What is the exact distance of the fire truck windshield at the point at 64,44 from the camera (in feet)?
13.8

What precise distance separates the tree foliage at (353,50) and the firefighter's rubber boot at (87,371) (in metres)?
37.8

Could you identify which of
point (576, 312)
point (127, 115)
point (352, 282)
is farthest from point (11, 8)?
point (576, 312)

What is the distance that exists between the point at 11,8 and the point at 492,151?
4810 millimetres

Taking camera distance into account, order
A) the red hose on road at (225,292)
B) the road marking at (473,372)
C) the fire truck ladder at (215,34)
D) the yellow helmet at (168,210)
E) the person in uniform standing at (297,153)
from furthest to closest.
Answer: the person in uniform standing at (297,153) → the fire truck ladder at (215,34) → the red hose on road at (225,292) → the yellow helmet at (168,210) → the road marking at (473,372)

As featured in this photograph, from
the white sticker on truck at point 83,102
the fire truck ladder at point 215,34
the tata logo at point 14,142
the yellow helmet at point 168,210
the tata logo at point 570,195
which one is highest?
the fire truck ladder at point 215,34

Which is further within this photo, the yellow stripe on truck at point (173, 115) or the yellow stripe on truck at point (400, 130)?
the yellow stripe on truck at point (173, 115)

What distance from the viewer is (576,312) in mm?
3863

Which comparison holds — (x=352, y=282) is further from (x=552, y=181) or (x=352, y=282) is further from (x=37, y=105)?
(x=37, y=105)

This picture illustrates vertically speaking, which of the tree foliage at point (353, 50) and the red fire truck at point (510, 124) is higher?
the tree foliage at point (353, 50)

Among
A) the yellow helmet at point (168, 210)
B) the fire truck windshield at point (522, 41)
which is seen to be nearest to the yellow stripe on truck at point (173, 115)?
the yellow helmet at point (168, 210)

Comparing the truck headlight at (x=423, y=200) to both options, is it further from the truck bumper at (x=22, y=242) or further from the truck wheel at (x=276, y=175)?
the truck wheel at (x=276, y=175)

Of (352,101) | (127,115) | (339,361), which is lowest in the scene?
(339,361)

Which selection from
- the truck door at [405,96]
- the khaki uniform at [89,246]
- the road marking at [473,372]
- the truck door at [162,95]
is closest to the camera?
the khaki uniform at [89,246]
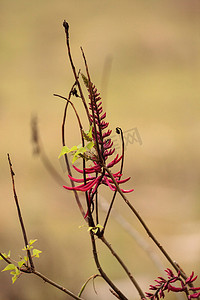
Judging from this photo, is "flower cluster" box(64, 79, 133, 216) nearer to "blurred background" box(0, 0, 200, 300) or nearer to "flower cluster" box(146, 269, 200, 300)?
"flower cluster" box(146, 269, 200, 300)

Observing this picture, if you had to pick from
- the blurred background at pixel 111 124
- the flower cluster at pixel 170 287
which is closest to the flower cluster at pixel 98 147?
the flower cluster at pixel 170 287

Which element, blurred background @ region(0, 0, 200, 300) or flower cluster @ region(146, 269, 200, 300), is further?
blurred background @ region(0, 0, 200, 300)

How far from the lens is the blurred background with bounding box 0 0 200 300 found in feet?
6.12

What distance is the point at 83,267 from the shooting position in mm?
1834

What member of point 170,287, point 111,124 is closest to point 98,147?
point 170,287

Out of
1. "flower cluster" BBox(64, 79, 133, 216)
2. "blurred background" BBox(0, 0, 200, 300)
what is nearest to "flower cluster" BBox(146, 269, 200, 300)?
"flower cluster" BBox(64, 79, 133, 216)

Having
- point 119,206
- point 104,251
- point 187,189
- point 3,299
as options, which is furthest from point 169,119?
point 3,299

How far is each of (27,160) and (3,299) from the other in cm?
139

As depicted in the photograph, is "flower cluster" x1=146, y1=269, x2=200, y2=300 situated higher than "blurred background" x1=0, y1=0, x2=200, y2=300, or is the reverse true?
"blurred background" x1=0, y1=0, x2=200, y2=300

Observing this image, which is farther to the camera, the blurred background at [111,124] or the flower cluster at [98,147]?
the blurred background at [111,124]

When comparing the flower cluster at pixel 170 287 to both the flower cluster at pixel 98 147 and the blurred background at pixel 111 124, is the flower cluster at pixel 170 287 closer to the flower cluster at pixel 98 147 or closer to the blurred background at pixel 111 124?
the flower cluster at pixel 98 147

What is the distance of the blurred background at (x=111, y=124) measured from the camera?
187 cm

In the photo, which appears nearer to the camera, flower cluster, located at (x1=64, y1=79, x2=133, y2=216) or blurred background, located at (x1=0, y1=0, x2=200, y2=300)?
flower cluster, located at (x1=64, y1=79, x2=133, y2=216)

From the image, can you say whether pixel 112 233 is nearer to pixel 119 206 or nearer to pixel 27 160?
pixel 119 206
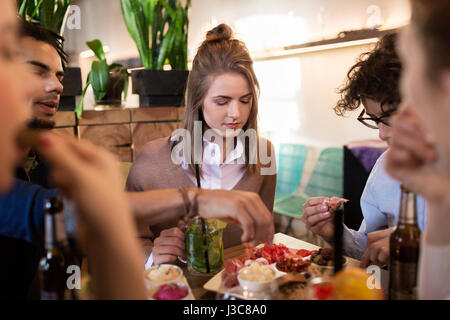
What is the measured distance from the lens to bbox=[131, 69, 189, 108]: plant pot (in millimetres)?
2535

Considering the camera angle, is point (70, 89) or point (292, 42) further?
point (292, 42)

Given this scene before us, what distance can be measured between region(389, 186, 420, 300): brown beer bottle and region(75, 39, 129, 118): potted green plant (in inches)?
82.9

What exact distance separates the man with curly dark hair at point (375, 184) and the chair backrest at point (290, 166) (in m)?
2.60

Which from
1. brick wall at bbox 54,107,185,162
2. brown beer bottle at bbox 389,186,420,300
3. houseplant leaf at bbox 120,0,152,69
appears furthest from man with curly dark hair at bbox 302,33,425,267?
houseplant leaf at bbox 120,0,152,69

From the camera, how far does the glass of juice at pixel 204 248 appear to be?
122 cm

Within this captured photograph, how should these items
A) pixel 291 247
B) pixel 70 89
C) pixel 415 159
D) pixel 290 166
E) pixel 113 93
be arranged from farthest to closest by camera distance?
pixel 290 166 < pixel 113 93 < pixel 70 89 < pixel 291 247 < pixel 415 159

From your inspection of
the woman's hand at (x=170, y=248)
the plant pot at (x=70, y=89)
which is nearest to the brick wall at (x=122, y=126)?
the plant pot at (x=70, y=89)

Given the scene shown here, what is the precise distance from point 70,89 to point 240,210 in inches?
72.0

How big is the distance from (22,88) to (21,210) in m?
0.56

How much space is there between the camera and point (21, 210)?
0.96 meters

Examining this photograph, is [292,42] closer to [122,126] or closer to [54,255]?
[122,126]

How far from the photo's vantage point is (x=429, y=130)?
0.58 metres

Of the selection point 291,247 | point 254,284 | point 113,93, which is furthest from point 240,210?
point 113,93
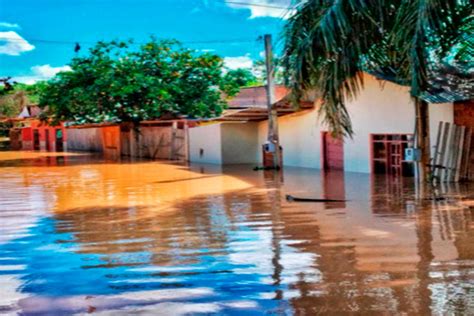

+--

> The problem
Put the listing into a Markdown table with the columns Row and Text, numbering each line and leaving out blank lines. Begin at the first line of the listing and stop after the line that contains "4810 millimetres".

> Result below
| Row | Text |
|---|---|
| 1 | What is the exact distance of the fire truck windshield at the point at 64,44 from the camera (in feet)? |
| 2 | 13.8 |
| 3 | What precise distance separates the tree foliage at (353,50) and the firefighter's rubber boot at (87,371) (in metres)? |
| 4 | 37.8 |
| 5 | Could you identify which of |
| 6 | point (576, 312) |
| 7 | point (127, 115) |
| 8 | point (352, 282) |
| 9 | is farthest from point (11, 8)? |
| 10 | point (576, 312) |
| 11 | What is the distance that exists between the point at 11,8 and the point at 492,151? |
| 12 | 4810 millimetres |